**Consigne écrite:**
Recopie mot pour mot toutes les entrées ci-dessous, sans rien y changer.

|---|

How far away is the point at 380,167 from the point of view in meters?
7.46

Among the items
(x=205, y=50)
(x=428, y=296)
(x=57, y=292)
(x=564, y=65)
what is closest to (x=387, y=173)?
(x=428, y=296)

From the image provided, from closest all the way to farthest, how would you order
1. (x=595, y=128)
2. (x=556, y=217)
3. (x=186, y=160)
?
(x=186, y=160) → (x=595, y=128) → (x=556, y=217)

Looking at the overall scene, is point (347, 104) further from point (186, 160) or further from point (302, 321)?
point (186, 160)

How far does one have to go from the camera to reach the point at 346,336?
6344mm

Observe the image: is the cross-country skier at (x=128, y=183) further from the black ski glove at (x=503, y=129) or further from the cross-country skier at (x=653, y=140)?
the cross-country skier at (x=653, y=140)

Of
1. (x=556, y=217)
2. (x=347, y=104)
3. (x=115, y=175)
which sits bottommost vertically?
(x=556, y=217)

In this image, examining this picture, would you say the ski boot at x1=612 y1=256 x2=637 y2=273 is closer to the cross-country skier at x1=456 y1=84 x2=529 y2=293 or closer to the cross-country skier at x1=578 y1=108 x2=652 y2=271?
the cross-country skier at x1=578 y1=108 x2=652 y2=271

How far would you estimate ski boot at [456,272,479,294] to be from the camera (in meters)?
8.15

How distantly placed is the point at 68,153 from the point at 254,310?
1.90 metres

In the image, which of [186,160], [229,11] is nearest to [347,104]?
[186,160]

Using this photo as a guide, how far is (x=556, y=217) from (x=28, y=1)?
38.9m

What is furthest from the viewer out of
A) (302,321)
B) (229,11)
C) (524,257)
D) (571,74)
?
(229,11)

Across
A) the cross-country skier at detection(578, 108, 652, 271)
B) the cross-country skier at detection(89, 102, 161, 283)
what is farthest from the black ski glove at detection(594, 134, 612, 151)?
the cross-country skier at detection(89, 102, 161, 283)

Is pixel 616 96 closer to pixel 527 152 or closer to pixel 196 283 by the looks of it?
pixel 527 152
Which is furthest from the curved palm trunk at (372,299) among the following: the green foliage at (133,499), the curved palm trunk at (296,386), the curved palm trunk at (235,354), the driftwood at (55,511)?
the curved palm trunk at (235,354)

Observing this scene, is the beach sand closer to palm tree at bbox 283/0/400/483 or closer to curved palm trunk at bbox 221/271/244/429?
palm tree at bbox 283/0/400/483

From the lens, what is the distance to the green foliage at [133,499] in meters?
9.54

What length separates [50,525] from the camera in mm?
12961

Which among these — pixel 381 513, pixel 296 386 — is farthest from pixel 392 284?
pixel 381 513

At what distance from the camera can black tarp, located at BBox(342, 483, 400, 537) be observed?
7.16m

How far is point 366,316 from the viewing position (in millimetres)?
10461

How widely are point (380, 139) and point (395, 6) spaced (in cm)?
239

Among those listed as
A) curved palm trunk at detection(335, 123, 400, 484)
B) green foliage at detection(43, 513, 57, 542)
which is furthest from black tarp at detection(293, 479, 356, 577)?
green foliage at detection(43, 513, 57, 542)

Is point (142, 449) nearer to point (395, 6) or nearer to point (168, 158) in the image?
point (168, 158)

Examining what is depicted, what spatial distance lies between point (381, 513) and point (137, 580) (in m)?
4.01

|---|

**Réponse attendue:**
How far away is the point at 380,167 from the point of view in meters?
7.46

Among the items
(x=205, y=50)
(x=428, y=296)
(x=57, y=292)
(x=564, y=65)
what is closest to (x=387, y=173)?
(x=428, y=296)

From the image provided, from closest all the way to farthest, how would you order
1. (x=595, y=128)
2. (x=556, y=217)
3. (x=186, y=160)
?
(x=186, y=160) → (x=595, y=128) → (x=556, y=217)

Looking at the overall scene, is point (347, 104) further from point (186, 160) or further from point (302, 321)?
point (186, 160)

How far does one have to go from the camera to reach the point at 346,336?
6344mm

Observe the image: is the cross-country skier at (x=128, y=183) further from the black ski glove at (x=503, y=129) or further from the cross-country skier at (x=653, y=140)?
the cross-country skier at (x=653, y=140)

Of
1. (x=556, y=217)
2. (x=347, y=104)
3. (x=115, y=175)
which sits bottommost vertically?
(x=556, y=217)

In this image, examining this picture, would you say the ski boot at x1=612 y1=256 x2=637 y2=273 is closer to the cross-country skier at x1=456 y1=84 x2=529 y2=293 or closer to the cross-country skier at x1=578 y1=108 x2=652 y2=271?
the cross-country skier at x1=578 y1=108 x2=652 y2=271

How far would you estimate ski boot at [456,272,479,294] to be from the camera (in meters)?
8.15

How distantly placed is the point at 68,153 from the point at 254,310?
1.90 metres

In the image, which of [186,160], [229,11] is nearest to [347,104]?
[186,160]

Using this photo as a guide, how far is (x=556, y=217) from (x=28, y=1)?
38.9m

What is furthest from the viewer out of
A) (302,321)
B) (229,11)
C) (524,257)
D) (571,74)
?
(229,11)

Across
A) the cross-country skier at detection(578, 108, 652, 271)
B) the cross-country skier at detection(89, 102, 161, 283)
what is farthest from the black ski glove at detection(594, 134, 612, 151)?
the cross-country skier at detection(89, 102, 161, 283)

Is pixel 616 96 closer to pixel 527 152 or closer to pixel 196 283 by the looks of it?
pixel 527 152
Which is furthest from the curved palm trunk at (372,299) among the following: the green foliage at (133,499), the curved palm trunk at (296,386), the curved palm trunk at (235,354), the driftwood at (55,511)?
the curved palm trunk at (235,354)

Observing this scene, is the beach sand closer to palm tree at bbox 283/0/400/483 or closer to curved palm trunk at bbox 221/271/244/429?
palm tree at bbox 283/0/400/483

From the lens, what is the distance to the green foliage at [133,499] in meters?
9.54

What length separates [50,525] from the camera in mm?
12961

Which among these — pixel 381 513, pixel 296 386 — is farthest from pixel 392 284?
pixel 381 513

At what distance from the camera can black tarp, located at BBox(342, 483, 400, 537) be observed?
7.16m

How far is point 366,316 from the viewing position (in millimetres)?
10461

How widely are point (380, 139) and point (395, 6) spaced (in cm)?
239

Among those listed as
A) curved palm trunk at detection(335, 123, 400, 484)
B) green foliage at detection(43, 513, 57, 542)
which is furthest from black tarp at detection(293, 479, 356, 577)?
green foliage at detection(43, 513, 57, 542)

Is point (142, 449) nearer to point (395, 6) or nearer to point (168, 158) in the image?
point (168, 158)

Examining what is depicted, what spatial distance lies between point (381, 513) and point (137, 580) (in m)?
4.01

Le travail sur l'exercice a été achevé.